The moment has come — and is long overdue — for Mr. Husted to exercise his authority to remove all four elections board members and to seek new staff executives as well, in timely enough fashion to prevent a similar fiasco at the November general election. Only a new culture at the board, instituted by new leaders, appears adequate to exorcise its chronic dysfunction.

This week’s election brought another setback for Mr. Stainbrook, the chairman of the Lucas County Republican Party — an institution nearly as fractious and toxic as the elections board. Mr. Stainbrook was denied re-election to the state GOP’s central committee, a possible signal of dissatisfaction with his leadership of the local party.

That might indicate a desire among Republican voters for a new chairman — one who could consistently recruit competent candidates, raise money, and give county voters a credible alternative to the dominant Democratic Party. A genuine two-party system would be in the interest of all county residents.

But given the recent history of the Lucas County GOP, the more predictable outcome of a succession struggle would be more factional division — along power-politics as well as ideological lines — more disorganization, and more failure at the polls. The prospect of such an ineffectual mess sounds a lot like the party’s status quo.

Otherwise, local primary results broke little new ground. Voters elected Toledo City Council member Matt Cherry, who benefited from strong labor support, to finish the term in the seat to which he was named to succeed D. Michael Collins after last year’s mayoral election. State Rep. Barbara Sears (R., Monclova Township), and Democrat Carol Contrada, the president of the Lucas County Board of Commissioners, easily rebuffed party challengers.

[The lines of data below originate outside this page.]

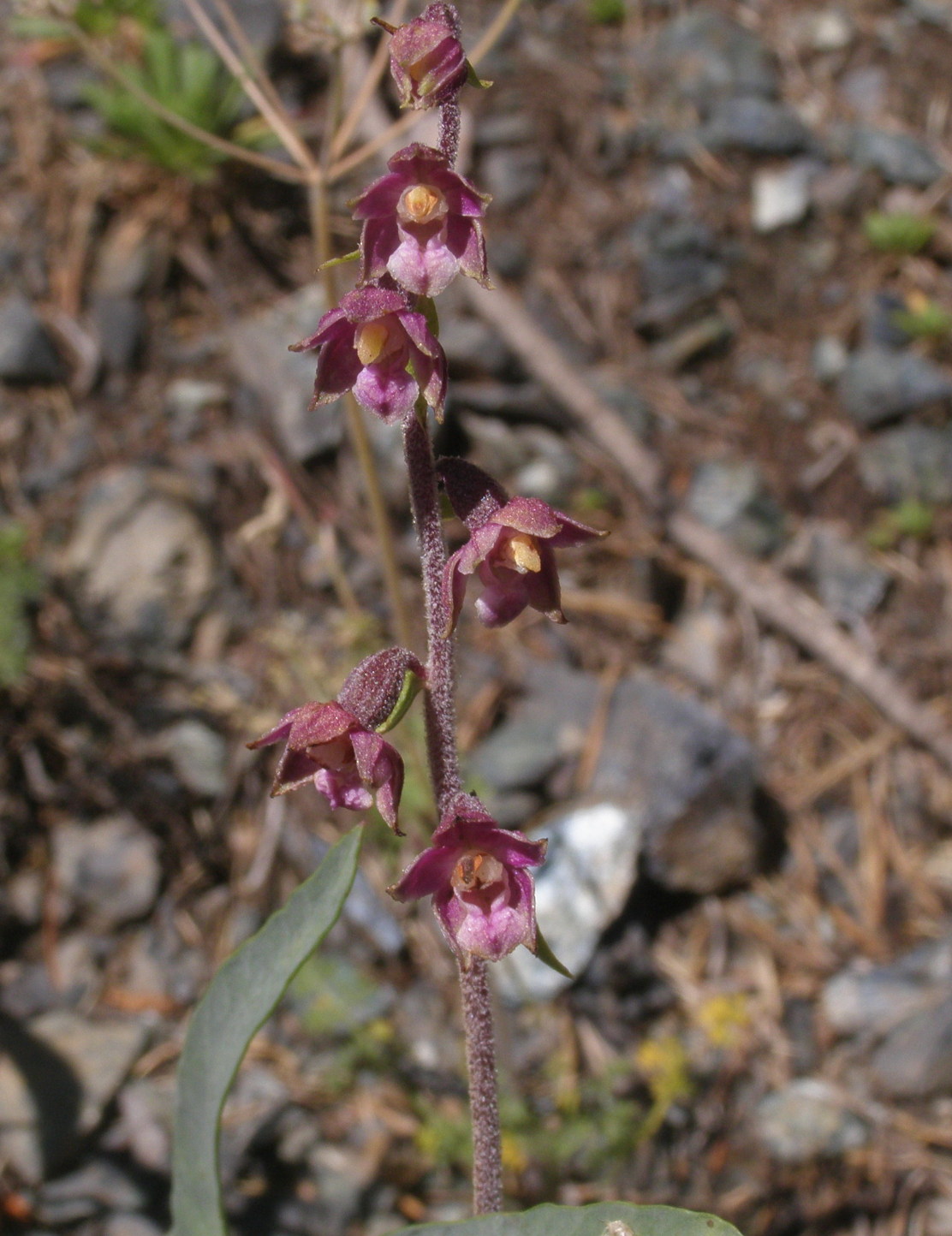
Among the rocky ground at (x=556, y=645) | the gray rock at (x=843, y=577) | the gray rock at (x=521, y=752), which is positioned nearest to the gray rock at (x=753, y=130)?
the rocky ground at (x=556, y=645)

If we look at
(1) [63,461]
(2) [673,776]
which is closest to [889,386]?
(2) [673,776]

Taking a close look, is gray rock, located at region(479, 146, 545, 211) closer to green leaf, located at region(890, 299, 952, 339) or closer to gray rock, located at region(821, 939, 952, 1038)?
green leaf, located at region(890, 299, 952, 339)

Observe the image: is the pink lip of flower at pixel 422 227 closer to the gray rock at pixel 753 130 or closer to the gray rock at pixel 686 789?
the gray rock at pixel 686 789

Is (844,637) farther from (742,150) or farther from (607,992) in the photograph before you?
(742,150)

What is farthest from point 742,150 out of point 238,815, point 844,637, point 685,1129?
point 685,1129

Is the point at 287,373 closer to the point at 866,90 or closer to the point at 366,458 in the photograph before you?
the point at 366,458

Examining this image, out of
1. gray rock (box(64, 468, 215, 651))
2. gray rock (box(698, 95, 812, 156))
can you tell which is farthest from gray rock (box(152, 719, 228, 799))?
gray rock (box(698, 95, 812, 156))
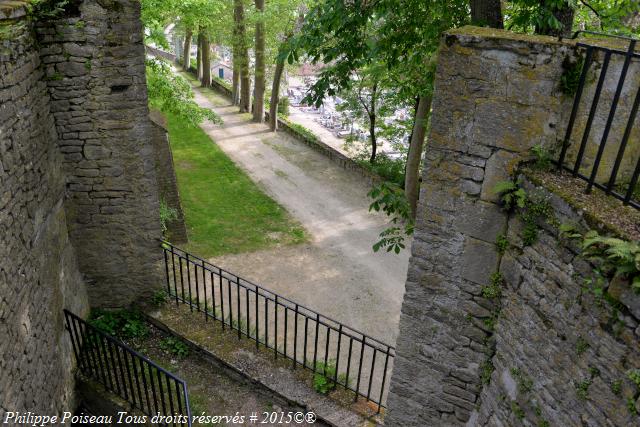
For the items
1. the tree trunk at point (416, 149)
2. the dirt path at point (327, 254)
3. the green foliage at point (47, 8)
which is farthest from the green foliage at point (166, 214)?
the tree trunk at point (416, 149)

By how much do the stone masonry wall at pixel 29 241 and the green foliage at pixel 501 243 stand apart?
164 inches

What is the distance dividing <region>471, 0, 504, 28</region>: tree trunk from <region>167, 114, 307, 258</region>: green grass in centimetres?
701

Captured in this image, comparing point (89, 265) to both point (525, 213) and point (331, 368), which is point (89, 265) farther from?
point (525, 213)

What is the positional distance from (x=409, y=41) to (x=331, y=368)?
4.58 m

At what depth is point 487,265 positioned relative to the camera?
386cm

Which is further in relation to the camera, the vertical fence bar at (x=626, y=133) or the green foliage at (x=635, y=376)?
the vertical fence bar at (x=626, y=133)

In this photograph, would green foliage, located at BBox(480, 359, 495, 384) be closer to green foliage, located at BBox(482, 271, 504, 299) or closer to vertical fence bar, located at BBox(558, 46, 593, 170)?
green foliage, located at BBox(482, 271, 504, 299)

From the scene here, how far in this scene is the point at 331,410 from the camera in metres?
5.91

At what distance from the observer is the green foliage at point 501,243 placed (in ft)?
12.1

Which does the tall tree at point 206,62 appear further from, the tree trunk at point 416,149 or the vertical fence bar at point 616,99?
the vertical fence bar at point 616,99

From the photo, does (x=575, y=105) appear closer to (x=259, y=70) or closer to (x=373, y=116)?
(x=373, y=116)

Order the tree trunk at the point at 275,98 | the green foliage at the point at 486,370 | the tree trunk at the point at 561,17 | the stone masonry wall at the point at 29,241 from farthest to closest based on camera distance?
the tree trunk at the point at 275,98 → the tree trunk at the point at 561,17 → the stone masonry wall at the point at 29,241 → the green foliage at the point at 486,370

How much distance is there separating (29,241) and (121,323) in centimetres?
249

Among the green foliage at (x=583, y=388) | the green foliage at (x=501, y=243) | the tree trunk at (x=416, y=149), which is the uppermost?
the green foliage at (x=501, y=243)
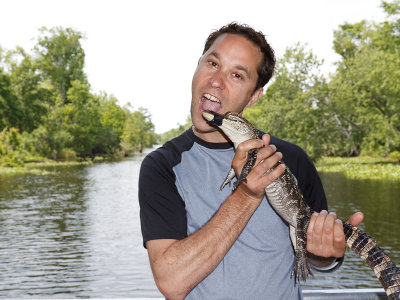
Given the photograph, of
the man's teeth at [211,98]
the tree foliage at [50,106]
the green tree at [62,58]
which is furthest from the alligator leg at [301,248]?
the green tree at [62,58]

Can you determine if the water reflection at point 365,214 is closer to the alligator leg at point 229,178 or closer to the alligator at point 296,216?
the alligator at point 296,216

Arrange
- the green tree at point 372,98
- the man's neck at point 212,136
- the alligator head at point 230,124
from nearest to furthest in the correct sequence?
the alligator head at point 230,124 < the man's neck at point 212,136 < the green tree at point 372,98

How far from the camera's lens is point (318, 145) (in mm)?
45938

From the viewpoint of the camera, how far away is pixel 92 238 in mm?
19391

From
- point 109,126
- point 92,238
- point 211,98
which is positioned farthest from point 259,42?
point 109,126

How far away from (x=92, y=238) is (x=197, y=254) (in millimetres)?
18000

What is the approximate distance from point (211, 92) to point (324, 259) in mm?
1333

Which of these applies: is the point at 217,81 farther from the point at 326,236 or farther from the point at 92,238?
the point at 92,238

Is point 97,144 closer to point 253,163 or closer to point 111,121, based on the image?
point 111,121

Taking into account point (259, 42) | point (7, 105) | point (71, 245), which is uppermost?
point (259, 42)

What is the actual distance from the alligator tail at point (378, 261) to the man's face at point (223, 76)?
1177mm

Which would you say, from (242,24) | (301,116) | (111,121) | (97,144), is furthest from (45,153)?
(242,24)

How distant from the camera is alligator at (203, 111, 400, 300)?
2.72 m

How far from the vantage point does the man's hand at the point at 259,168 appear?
2.43 meters
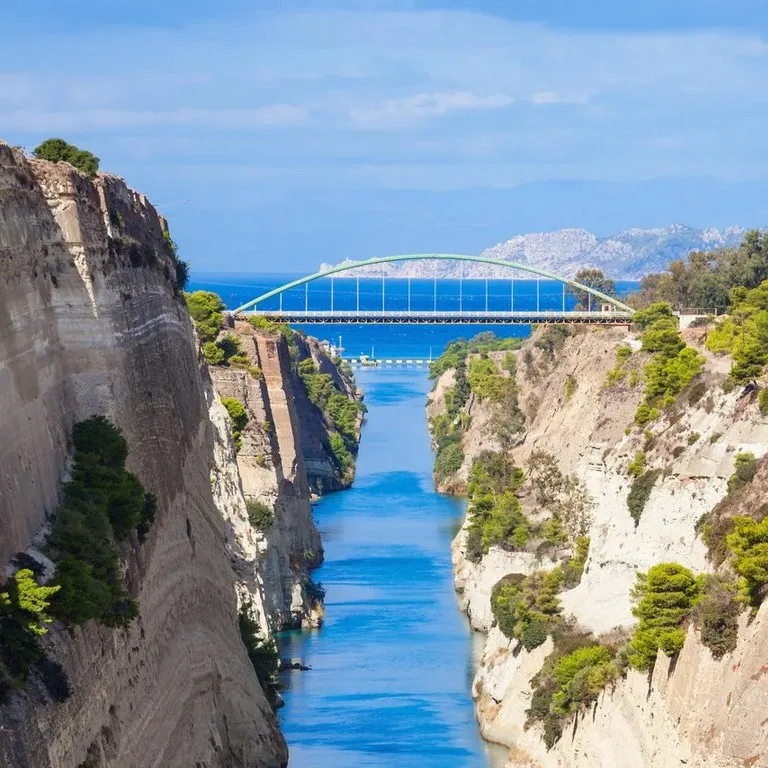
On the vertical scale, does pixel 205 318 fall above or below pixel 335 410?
above

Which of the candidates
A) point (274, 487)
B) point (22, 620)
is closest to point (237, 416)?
point (274, 487)

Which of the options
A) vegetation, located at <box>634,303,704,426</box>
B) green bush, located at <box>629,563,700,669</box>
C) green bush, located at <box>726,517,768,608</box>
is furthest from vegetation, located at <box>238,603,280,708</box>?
green bush, located at <box>726,517,768,608</box>

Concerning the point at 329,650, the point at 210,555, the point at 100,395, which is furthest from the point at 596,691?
the point at 329,650

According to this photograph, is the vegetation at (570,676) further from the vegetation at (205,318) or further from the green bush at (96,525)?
the vegetation at (205,318)

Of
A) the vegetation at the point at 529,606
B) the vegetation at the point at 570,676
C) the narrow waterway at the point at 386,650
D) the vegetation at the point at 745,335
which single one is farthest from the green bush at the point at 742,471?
the narrow waterway at the point at 386,650

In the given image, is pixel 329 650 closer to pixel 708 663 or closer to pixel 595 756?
pixel 595 756

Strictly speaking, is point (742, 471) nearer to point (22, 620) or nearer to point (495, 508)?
point (22, 620)

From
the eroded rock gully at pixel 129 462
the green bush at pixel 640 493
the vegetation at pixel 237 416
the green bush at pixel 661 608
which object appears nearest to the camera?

Officials in the Sylvania and Bedford school districts must try again, after voters rejected tax levies. Across Ohio, voters approved a major bonding proposal to improve public infrastructure.

Also statewide, Cuyahoga County Executive Ed FitzGerald overcame minor opposition in the primary to win the Democratic nomination to challenge Gov. John Kasich this fall. Mr. FitzGerald pledges that with his election, “we’ll have the state Ohioans deserve.”

First, though, Ohio voters will have to ratify that outcome, if they choose. Then, their votes must be counted. In Lucas County, that process can’t be the adventure in November that it’s been too often in past elections, including this week’s.